__EXCERPT__
== Segment start ==
The main point which we are required to decide is whether the concept of multiple stage grossing up of income is applicable to the deemed profits derived by the NRC under Section 44BB of the Act whether concept can be applied by the dept. to compute income falling Under Section 44BB of the Income-tax Act. It was argued by the deptt in case of tax protected contracts, Section 195A was attracted and therefore, deptt was entitled to compute the deemed profits derived by the NRC by applying the method of multiple stage grossing up of the income. We do not find any merit in this argument of the deptt. Firstly, as stated above, Section 44B is a complete code by itself. It is charging section as far as income of the NRC is concerned from oil exploration. It deals with computation of deemed profits. Secondly, Section 195A comes under Chapter XVII which deals with collection and recovery of tax whereas Section 44BB comes under chapter IV which deals with computation of business income. Therefore, Section 195A shall not assist deptt in applying the concept of multiple stage grossing up of the income to the profits derived by the NRC from oil exploration falling under Section 44BB of the Act. In this case, assessee has computed its income by taking into account benefit which it has received on account of ONGC paying tax on its behalf Dispute is with regard to value of benefit. Whether one takes contract to be protected contract or not protected contract, in both cases, value of benefit remains constant. Lastly, we may point out that Section 195A has no application. It is not a charging section. It provides for recovery of tax. It provides for tax deduction at source. The fact that tax at source is deductible Under Section 195A from the sum payable does not mean that the contractor is assessable for that receipt, for example, in cases where contractor has carried forward losses or in case where the contractor suffers losses from other contracts, which are liable to be set off. Therefore, mechanism for recovery of tax mentioned Under Section 195A will not make the receipt chargeable to tax.

Shri Tulsiyan submitted that the decision clearly in favour of the assessee, has been wrongly held to be distinguishable by the revenue authorities.

17. Shri Tulsiyan then drew our attention to the following expression in Section 10(10CC), “notwithstanding anything contained in Section 200 of the Companies Act, 1956.” He argued that Sub-section (1) of Section 200 of the Companies Act prohibits the company from payment of tax free remuneration to its employee and is as under:

Prohibition of tax-free payments.
== Segment end ==
__DATASET SECTION__
== Segment start ==
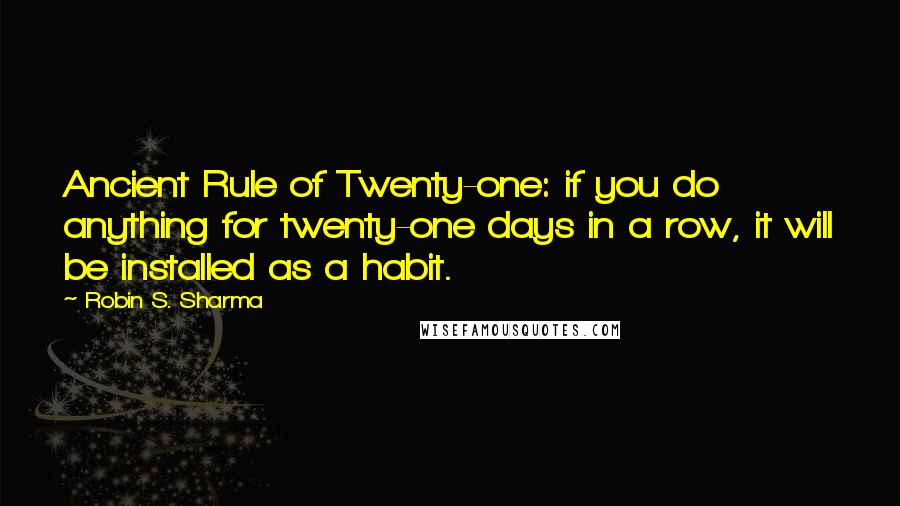 Robin S. Sharma Quotes: Ancient Rule of Twenty-one: if you do anything for twenty-one days in a row, it will be installed as a habit.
== Segment end ==
__TASKS TO COMPLETE__
1. Does each statement agree with the tax excerpt? Answer yes or no, and quote the deciding words. (a) Section 195A falls under Chapter XVII, which deals with collection and recovery of tax. (b) Section 195A is a charging section. (c) The value of the benefit differs depending on whether the contract is treated as protected.
2. Please return everything in the tax excerpt from "Shri Tulsiyan submitted" down to "of tax-free payments.", copied word for word.
You won't need the lines that come after the tax excerpt.

__EXERCISE SOLUTIONS__
1.
(a) Yes: "Section 195A comes under Chapter XVII which deals with collection and recovery of tax"
(b) No: "It is not a charging section."
(c) No: "Whether one takes contract to be protected contract or not protected contract, in both cases, value of benefit remains constant."

2.
Shri Tulsiyan submitted that the decision clearly in favour of the assessee, has been wrongly held to be distinguishable by the revenue authorities.

17. Shri Tulsiyan then drew our attention to the following expression in Section 10(10CC), “notwithstanding anything contained in Section 200 of the Companies Act, 1956.” He argued that Sub-section (1) of Section 200 of the Companies Act prohibits the company from payment of tax free remuneration to its employee and is as under:

Prohibition of tax-free payments.